> [Crawled caption data]:

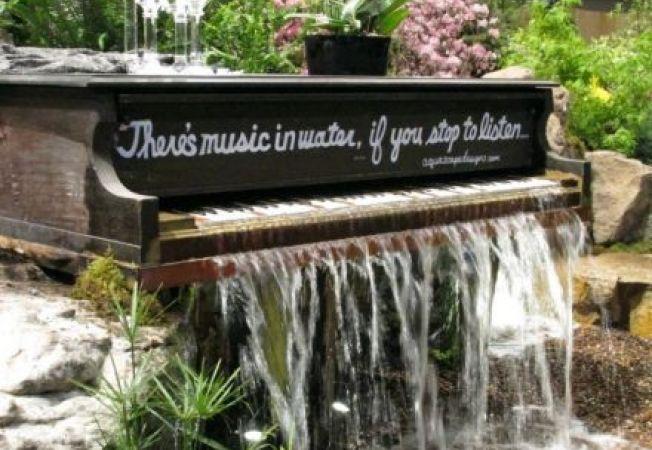 4 idei pentru utilizarea pianului in amenajarea gradinii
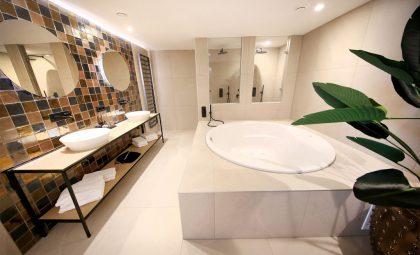 Van der Valk Spier-Dwingeloo Junior Suite met groot tweepersoons bubbelbad
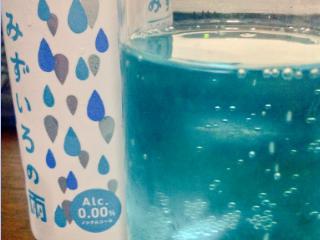 可愛いパッケージのジュースを飲む。お酒ではない。大人の為のカクテル風味炭酸飲料、らしい。綺麗な水色!!なお味はめっちゃ風味が良くて飲みやすい澄んだラムネ。
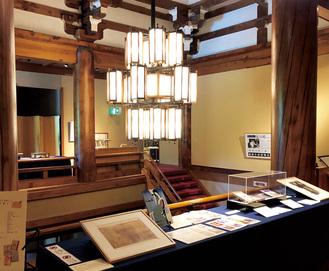 草稿や貴重な本も展示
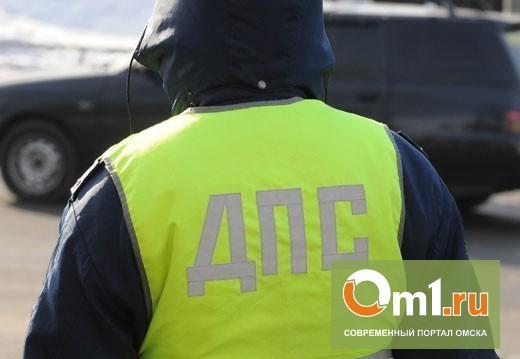 В Омске на Ленинградском мосту пенсионер на Chevrolet протаранил иномарку и маршрутку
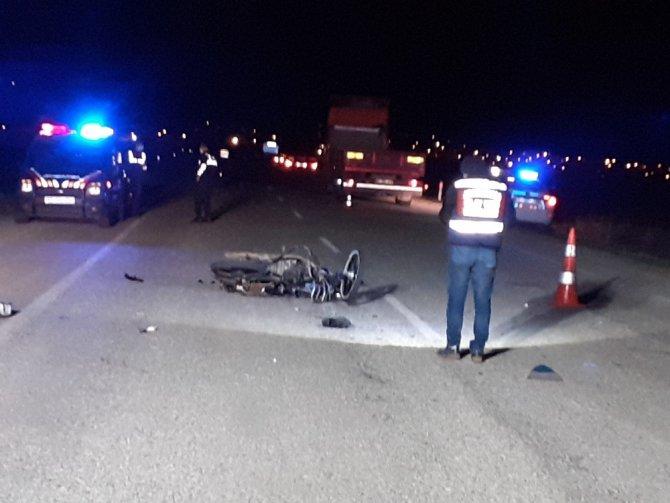 Şuhut'ta motosiklet tıra arkadan çarptı: 1 ölü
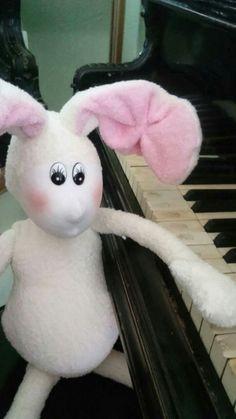 phrenos.terapia@gmail.com bunny, textile toys, handmade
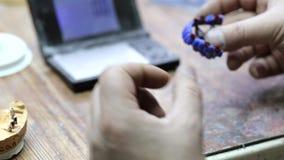 Processus de créature d'implant de Ceramet au laboratoire clips vidéos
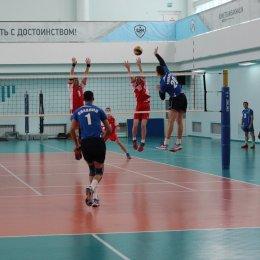 Действующий чемпион области начал турнир с победы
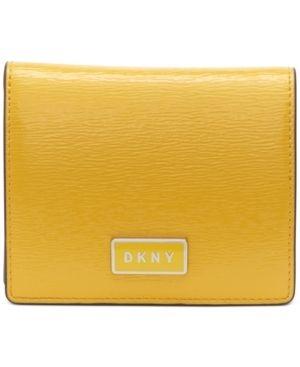 Dkny Gigi leather Flat Wallet Retail   69 99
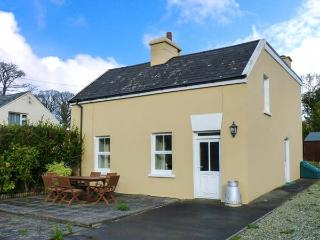 SKAHANAGH, detached, open fire, off road parking, front patio, rear lawn, in Union Hall, Ref 919552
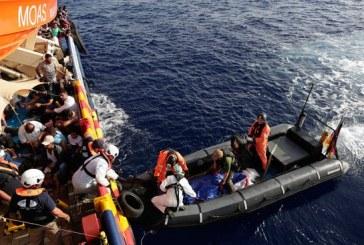 العثور على 74 جثة لمهاجرين على شاطئ غرب ليبيا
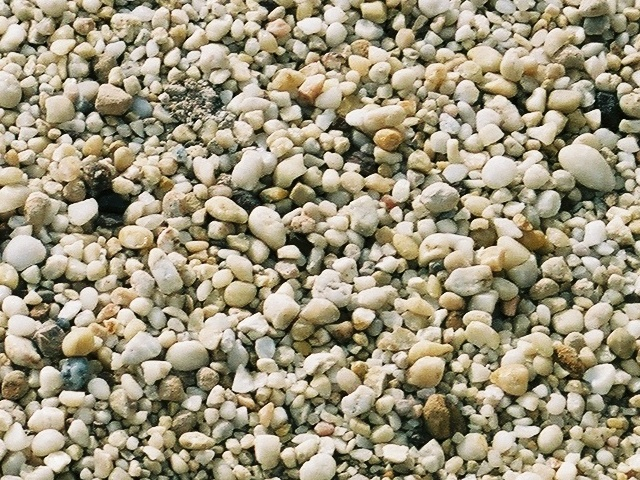 Landscape stone delivery for Smooth stones for landscaping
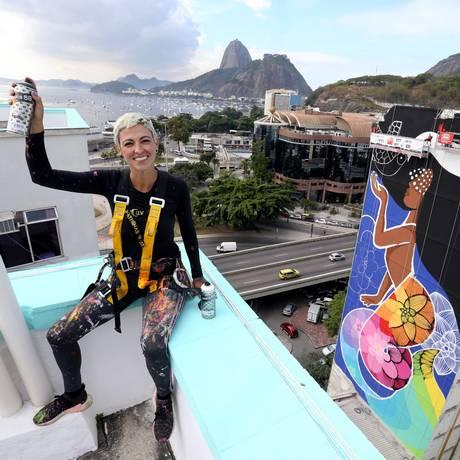 Artista visual Rafaella Monteiro pinta fachada de prédio na praia de Botafogo Foto: Guilherme Pinto / Agência O Globo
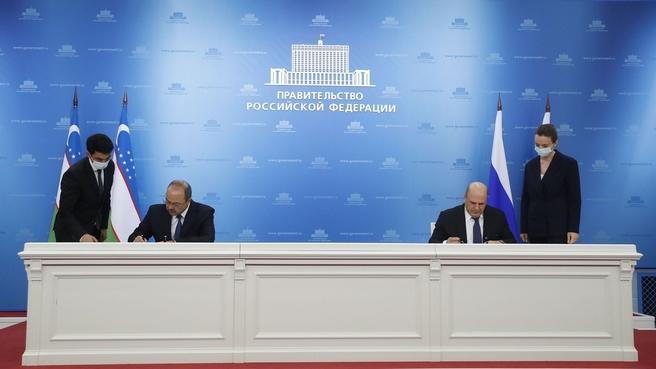 Подписание документов по итогам заседания Совместной комиссии на уровне глав правительств Российской Федерации и Республики Узбекистан:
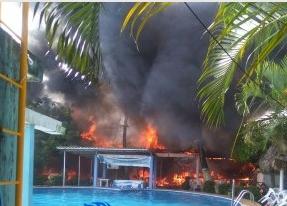 """Se incendia restaurant de balneario """"La Manzana"""" en Coatzacoalcos Veracruz"""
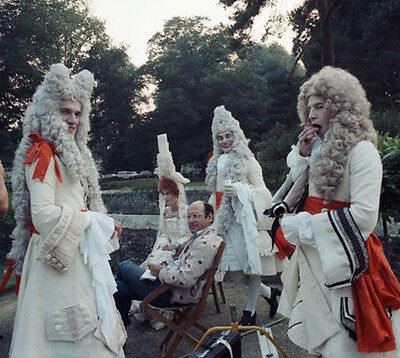 Hugh Fraser UNSIGNED photo - H6008 - The Draughtsman's Contract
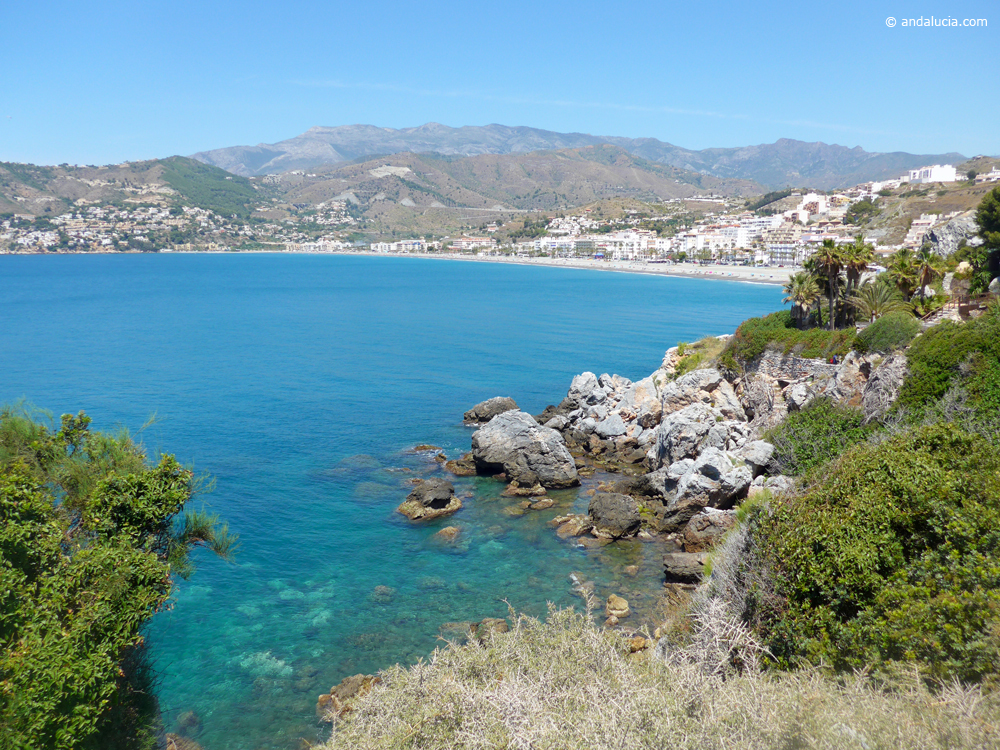 Looking into the bay of La Herradura © Michelle Chaplow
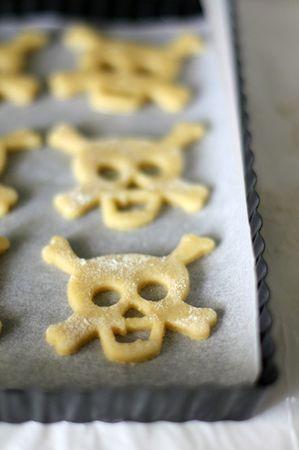 Su una carta da forno sistemare 2/3 dei biscotti e infornare a 180° fino a che cominciano a colorarsi. Ma attenzione a non farli cuocere troppo perché devono rimanere un po' pallidi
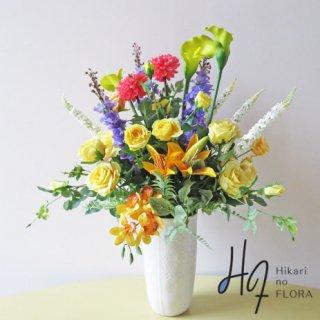 高級造花アレンジメント【エミーリヤ】カラー、デルフィニューム、トラノオなどラインを美しく見せる花々と薔薇の競演です。
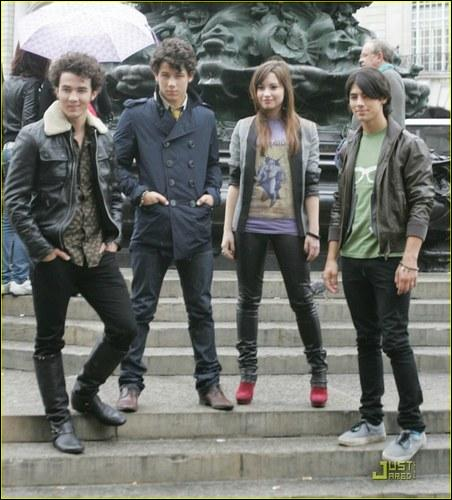 Quel est le titre de la chanson que Demi Lovato interprète avec les Jonas Brothers ?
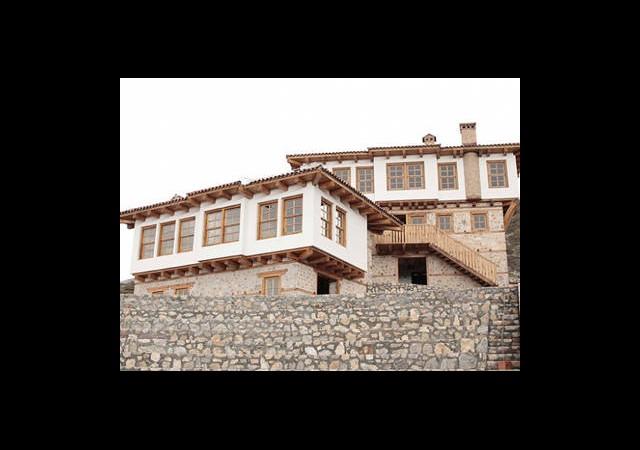 Atatürk'ün ''Baba Evi'' Yeniden İnşa Ediliyor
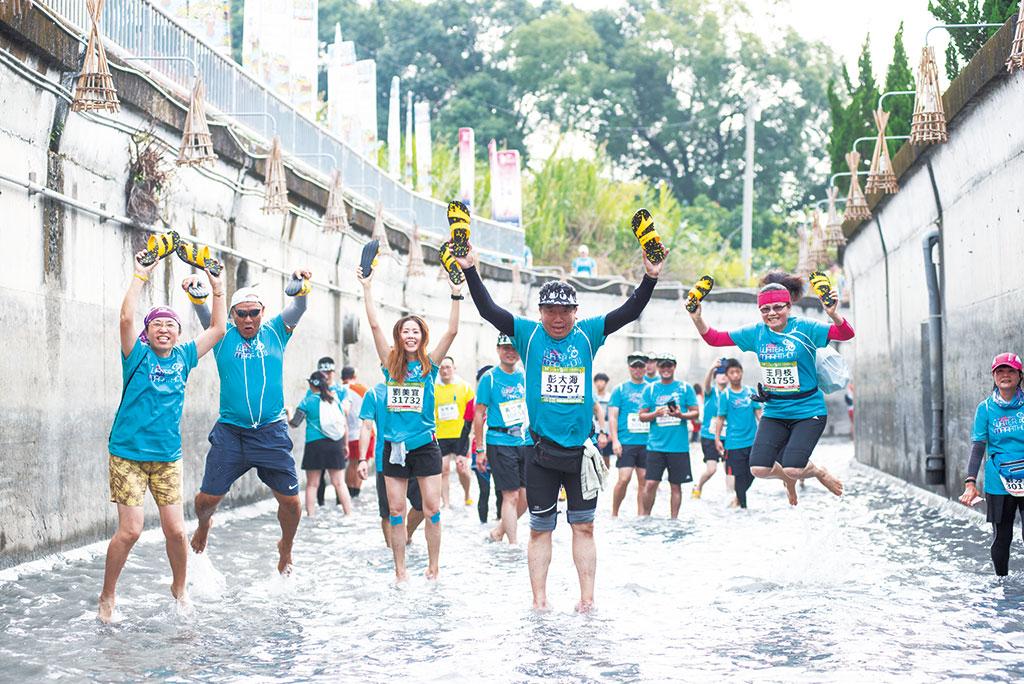 八堡圳水道-跑水节一景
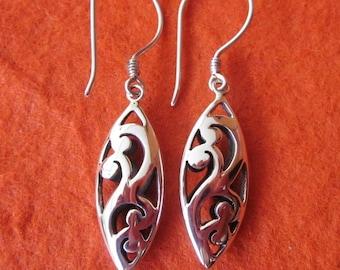 Balinese Sterling Silver dangle Earrings / 4 cm long / silver 925  / Bali Handmade Jewelry / (#105K)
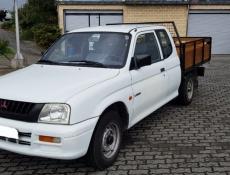 Mitsubishi L200 2.5 TD Cabine Extra 4 lugares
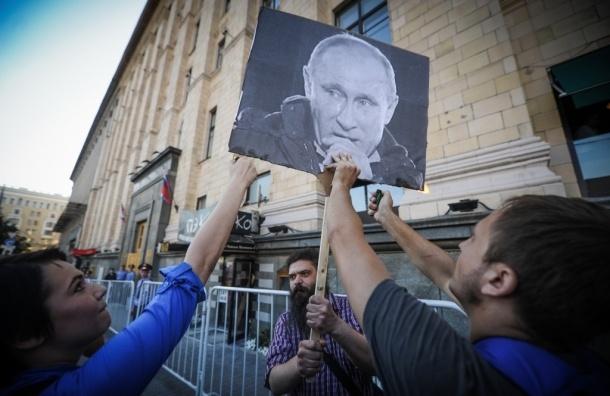 За попытку сжечь портрет Путина арестовали двух человек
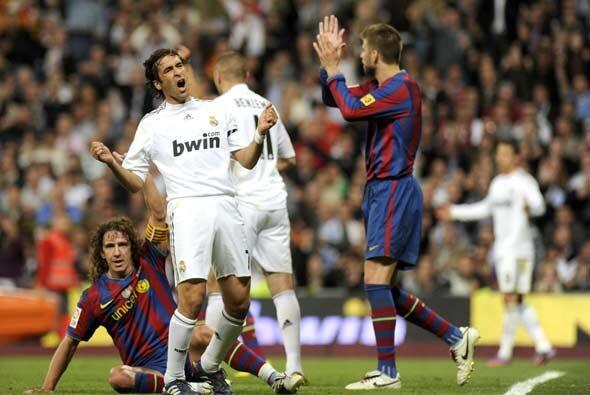 Entró Raúl y marcó, pero el gol fue anulado por mano de Benzema.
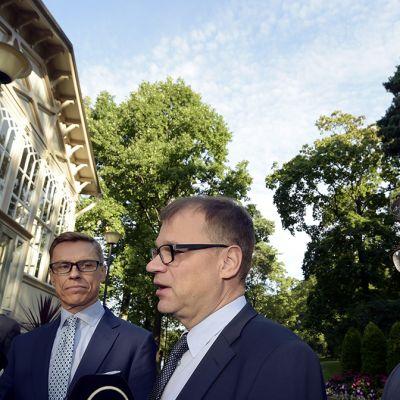 Alexander Stubb (kok), pääministeri Juha Sipilä (kesk) ja ulkoministeri Timo Soini (ps) Kesärannassa Helsingissä 9. syyskuuta.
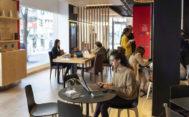 Work Café Santander de la calle Goya (Madrid), un innovador concepto de oficina que reúne, en un solo lugar, banco, 'cowork' y cafetería.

> [Exercise requirements]:
Would you please write out the entries in full, exactly as they read, but without pictures?

> [Result of this task]:
 4 idei pentru utilizarea pianului in amenajarea gradinii
 Van der Valk Spier-Dwingeloo Junior Suite met groot tweepersoons bubbelbad
 可愛いパッケージのジュースを飲む。お酒ではない。大人の為のカクテル風味炭酸飲料、らしい。綺麗な水色!!なお味はめっちゃ風味が良くて飲みやすい澄んだラムネ。
 草稿や貴重な本も展示
 В Омске на Ленинградском мосту пенсионер на Chevrolet протаранил иномарку и маршрутку
 Şuhut'ta motosiklet tıra arkadan çarptı: 1 ölü
 phrenos.terapia@gmail.com bunny, textile toys, handmade
 Processus de créature d'implant de Ceramet au laboratoire clips vidéos
 Действующий чемпион области начал турнир с победы
 Dkny Gigi leather Flat Wallet Retail   69 99
 SKAHANAGH, detached, open fire, off road parking, front patio, rear lawn, in Union Hall, Ref 919552
 العثور على 74 جثة لمهاجرين على شاطئ غرب ليبيا
 Landscape stone delivery for Smooth stones for landscaping
 Artista visual Rafaella Monteiro pinta fachada de prédio na praia de Botafogo Foto: Guilherme Pinto / Agência O Globo
 Подписание документов по итогам заседания Совместной комиссии на уровне глав правительств Российской Федерации и Республики Узбекистан:
 """Se incendia restaurant de balneario """"La Manzana"""" en Coatzacoalcos Veracruz"""
 Hugh Fraser UNSIGNED photo - H6008 - The Draughtsman's Contract
 Looking into the bay of La Herradura © Michelle Chaplow
 Su una carta da forno sistemare 2/3 dei biscotti e infornare a 180° fino a che cominciano a colorarsi. Ma attenzione a non farli cuocere troppo perché devono rimanere un po' pallidi
 高級造花アレンジメント【エミーリヤ】カラー、デルフィニューム、トラノオなどラインを美しく見せる花々と薔薇の競演です。
 Quel est le titre de la chanson que Demi Lovato interprète avec les Jonas Brothers ?
 Atatürk'ün ''Baba Evi'' Yeniden İnşa Ediliyor
 八堡圳水道-跑水节一景
 Balinese Sterling Silver dangle Earrings / 4 cm long / silver 925  / Bali Handmade Jewelry / (#105K)
 Mitsubishi L200 2.5 TD Cabine Extra 4 lugares
 За попытку сжечь портрет Путина арестовали двух человек
 Entró Raúl y marcó, pero el gol fue anulado por mano de Benzema.
 Alexander Stubb (kok), pääministeri Juha Sipilä (kesk) ja ulkoministeri Timo Soini (ps) Kesärannassa Helsingissä 9. syyskuuta.
 Work Café Santander de la calle Goya (Madrid), un innovador concepto de oficina que reúne, en un solo lugar, banco, 'cowork' y cafetería.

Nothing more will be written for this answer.